"Pennies for Charities"

Created: 02/27/2014 6:46 PM WHEC.com
By: Brett Davidsen

When you donate over the phone to charities, do you know how much of your money is actually reaching those organizations? A new report out by the New York State Attorney General says for-profit telemarketers in New York kept the lion's share of donations they raised on behalf of charities. 

According to the attorney general's report, charity fundraising is big business for some professional telemarketers hired to solicit your donations. In 2012, telemarketers registered in New York reported raising $249 million in contributions. Yet, statewide, the report says only 38% percent of it actually went to charitable organizations.

Eric Schneiderman, New York Attorney General, said, "It's important that donors, when determining which charities to support, understand exactly how much will be spent on charitable programs and how much will be used to pay telemarketers' salaries and other fundraising costs.”

Overall, the Rochester region fared comparatively well against the rest of the state. Fifty-two cents of every dollar went to the charity, while 48 cents went to the telemarketer.

Kiwanis Club of Rochester kept about 25% of what was solicited.
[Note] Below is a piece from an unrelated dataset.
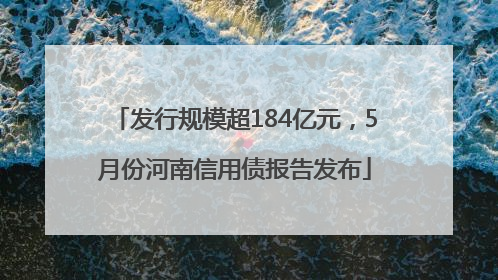 发行规模超184亿元，5月份河南信用债报告发布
The Rochester Philharmonic did much better, keeping 68% of what was donated.

A couple of national organizations, like Mothers against Drunk Driving, received 26% of the solicited donations while Easter Seals Incorporated, based out of Chicago, cleared a little more than 7%. 

Several of the organizations News10NBC spoke with say the numbers don't tell the whole story. One of the groups on this list is a child advocacy group known as Caring for Our Children Foundation. According to the AG's report, professional telemarketers solicited a total of $318,680 in donations; yet, the organization received just 10% of that. News10NBC spoke by phone with the treasurer of Caring for Our Children Foundation. She says they are paying the telemarketer to not only solicit, but also to provide outreach over the phone to the community. She says any dollars they receive over the phone are above and beyond what they would have taken in had they not hired someone. 

Melody Gibson, Caring for Our Children Foundation, said, "Because we're retired and semi-retired ladies, who want to do something for at-risk children, we consider it very valuable. It's something we can't do by ourselves. We depend on professionals who know how to reach the public to make contact for us. When we stop calling, funds don't come in.”

Easter Seals Incorporated echoed that saying they use telemarketers as an investment to reach out to people who had stopped giving in hopes of bringing them back to the donor rolls and that it's a small piece of a much bigger fundraising program.  

In the meantime, when you're trying to decide who to give your money to, the attorney general offers this advice, ask the telemarketer how much of your donation will be used for charitable programs or, you might find that you can give directly to the charity instead.